What I think is that we could have two banks of batteries. One being the run batteries. The other bank is the recharge batteries. While one bank is working the other can recharge and recondition it's state through the BMS.

a New way to charge batteries is in the works . It takes the charge time down from hours to mins using a 25 gighertz signal on the plates to accept ions easly . Check this out New charging method could greatly reduce battery recharge time
As a Ham radio operator this is very interesting quote:researchers simulated the lithium-ion battery-charging process by simulating the intercalation (i.e. “insertion”) of lithium ions into the battery’s graphite anode. Although intercalation is just one part of the charging process (along with diffusion), it dominates the charging time.

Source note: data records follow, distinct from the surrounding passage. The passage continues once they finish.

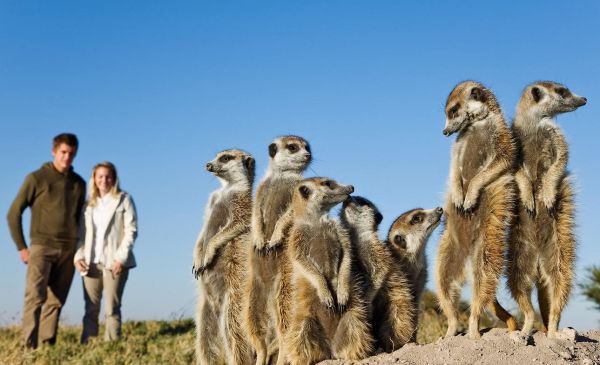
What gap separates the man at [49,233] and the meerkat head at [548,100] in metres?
7.36

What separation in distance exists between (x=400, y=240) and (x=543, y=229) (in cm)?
114

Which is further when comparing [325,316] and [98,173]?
[98,173]

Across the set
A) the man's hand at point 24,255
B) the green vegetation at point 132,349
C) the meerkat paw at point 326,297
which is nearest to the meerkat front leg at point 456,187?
the meerkat paw at point 326,297

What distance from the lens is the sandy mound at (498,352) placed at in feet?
18.1

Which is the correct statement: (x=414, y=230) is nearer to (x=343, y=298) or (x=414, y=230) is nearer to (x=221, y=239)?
(x=343, y=298)

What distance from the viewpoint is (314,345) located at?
18.9 feet

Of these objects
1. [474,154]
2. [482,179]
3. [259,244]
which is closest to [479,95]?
[474,154]

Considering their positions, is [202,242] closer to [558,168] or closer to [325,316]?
[325,316]

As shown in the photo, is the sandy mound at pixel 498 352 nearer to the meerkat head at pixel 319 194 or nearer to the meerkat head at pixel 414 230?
the meerkat head at pixel 414 230

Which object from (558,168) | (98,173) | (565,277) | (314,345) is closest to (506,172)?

In the charging process, lithium ions first diffuse within the battery’s electrolyte until they reach the graphite anode. At this interface, ions must overcome an energy barrier in order to be intercalated into the anode.

In their simulations, Hamad and his team found that an additional oscillating electric field can lower this energy barrier, enabling lithium ions to intercalate more quickly into the anode. The oscillating field also increases the diffusion rate, which helps further reduce the overall charging time, albeit to a lesser extent.


Albert

Thank you guys for the input,

I've figured out the calculation for discharge and charging the battery today.

(1/2)(I^k)(R)(t)

I= current / pulse current
k= Peukert constant
R = battery internal resistance
t = time (for continuous operation) / frequency (for pulse operation)

This equation works for both discharge and charging. As one can see, we can send more current back when charging and we'll have a gain. However, as current goes up, time/frequency has to go down. This is where Peukert constant play an important roll. The method is to charge up a cap real high and disruptive discharge it to gain a huge a mount of current.